Flow diagram of PSC fabrication process

To add nanostructure of Ni in the perovskite layer, thermal deposition can be used at about 450 °C followed by annealing process at 145 °C. Then, it will be cooled to room temperature. The perovskite layer active layer with Ni nanostructure is now ready to be active layer in the PSC (Saliba et al. 2018). Now spin coat a solution of Cu2O on top of the perovskite layer at 2000 rpm for about 45 s to form the Cu2O film. After spin coat process, we will leave it in a desiccator overnight in air. This allows the Cu oxidation which will further p-dope the Cu2O making it more conductive for holes. Before evaporating the AL metal contact using thermal deposition (Liu et al. 2013), we can remove the excess material around the active area with a razor (https://www.ossila.com/collections/substrates-and-fabrication). The PSC is now ready to be used for converting sunlight into electrical power. Regarding the second design, the Ni nanostructures can be deposited over the PSC surface using thermal deposition at 450 °C. Then, an annealing process can be done at 145 °C and cooled at room temperature on the ITO layer (Saliba et al. 2018).

5 Conclusion

Lead -free MASnI3 based PSC performance is studied and analyzed to maximize the light absorption using FDTD simulation based on Lumerical package software. It is found that the suggested PSC integrated with Ni moth-eye nanostructures achieves better light absorption than other nanostructures.

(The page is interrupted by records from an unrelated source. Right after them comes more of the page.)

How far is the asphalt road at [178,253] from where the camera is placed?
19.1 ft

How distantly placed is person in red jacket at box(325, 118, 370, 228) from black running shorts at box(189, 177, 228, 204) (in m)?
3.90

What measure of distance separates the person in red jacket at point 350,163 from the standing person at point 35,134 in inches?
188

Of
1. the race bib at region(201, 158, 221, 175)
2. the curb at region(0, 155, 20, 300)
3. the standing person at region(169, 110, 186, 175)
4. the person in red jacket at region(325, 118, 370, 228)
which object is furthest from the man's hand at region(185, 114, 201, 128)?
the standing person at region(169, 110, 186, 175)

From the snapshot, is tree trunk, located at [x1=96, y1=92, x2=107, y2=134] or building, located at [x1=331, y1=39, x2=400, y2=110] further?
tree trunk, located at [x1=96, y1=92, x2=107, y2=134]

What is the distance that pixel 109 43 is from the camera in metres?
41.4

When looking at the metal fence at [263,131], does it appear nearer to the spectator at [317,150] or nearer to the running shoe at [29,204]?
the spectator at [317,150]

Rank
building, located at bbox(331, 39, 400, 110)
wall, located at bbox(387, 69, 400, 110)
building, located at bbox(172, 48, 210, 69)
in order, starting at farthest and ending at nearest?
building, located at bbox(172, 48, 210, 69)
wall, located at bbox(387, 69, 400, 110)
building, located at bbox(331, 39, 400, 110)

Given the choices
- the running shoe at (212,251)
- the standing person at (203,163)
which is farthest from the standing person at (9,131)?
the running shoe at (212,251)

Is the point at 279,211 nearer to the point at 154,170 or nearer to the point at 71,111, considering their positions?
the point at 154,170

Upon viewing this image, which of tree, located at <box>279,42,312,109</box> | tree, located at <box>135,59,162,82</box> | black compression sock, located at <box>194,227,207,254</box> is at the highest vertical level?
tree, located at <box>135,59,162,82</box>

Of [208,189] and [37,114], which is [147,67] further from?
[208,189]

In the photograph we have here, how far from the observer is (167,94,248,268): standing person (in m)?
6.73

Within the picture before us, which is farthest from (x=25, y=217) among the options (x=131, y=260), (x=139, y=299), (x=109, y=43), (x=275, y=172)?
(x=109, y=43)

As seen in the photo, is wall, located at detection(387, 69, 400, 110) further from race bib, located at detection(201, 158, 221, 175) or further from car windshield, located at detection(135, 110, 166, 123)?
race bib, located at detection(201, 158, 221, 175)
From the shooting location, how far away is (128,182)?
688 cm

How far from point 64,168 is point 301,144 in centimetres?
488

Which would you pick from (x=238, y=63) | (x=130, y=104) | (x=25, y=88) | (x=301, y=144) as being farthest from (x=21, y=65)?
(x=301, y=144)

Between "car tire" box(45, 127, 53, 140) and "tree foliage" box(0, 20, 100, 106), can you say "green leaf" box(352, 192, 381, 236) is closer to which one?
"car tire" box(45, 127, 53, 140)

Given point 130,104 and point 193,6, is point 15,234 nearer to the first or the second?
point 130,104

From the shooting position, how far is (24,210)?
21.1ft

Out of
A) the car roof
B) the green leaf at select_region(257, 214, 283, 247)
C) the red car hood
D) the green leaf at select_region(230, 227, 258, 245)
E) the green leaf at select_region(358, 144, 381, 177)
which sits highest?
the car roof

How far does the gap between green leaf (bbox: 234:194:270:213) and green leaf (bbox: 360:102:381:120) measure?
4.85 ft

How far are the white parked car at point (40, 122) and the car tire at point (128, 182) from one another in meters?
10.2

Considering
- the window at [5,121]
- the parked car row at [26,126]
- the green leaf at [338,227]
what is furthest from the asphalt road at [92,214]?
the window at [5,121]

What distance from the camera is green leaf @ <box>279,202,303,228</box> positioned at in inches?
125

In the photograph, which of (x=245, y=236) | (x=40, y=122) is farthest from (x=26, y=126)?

The numerical results show that the planar PSC has a photocurrent density of 44.16 mA/cm2, an optical generation rate of 2.07 e28 (m−3. s−1) and an ultimate efficiency of 29.29%. The integration of moth-eye nanostructure in the proposed design PSC improves and enhances the light absorption in the cell due to the excitation of localized surface plasmon resonances above the surface. The proposed PSC achieves photocurrent density of 46.0082 mA/cm2 with an enhancement of 5.43% relative to planar PSC. Further, an optical generation rate 3.38 e28 (m−3. s−1) and an ultimate efficiency of 31.76% are obtained with an improvement of 63.29% and 14.496% relative to planar PSC at AM1.5 global condition.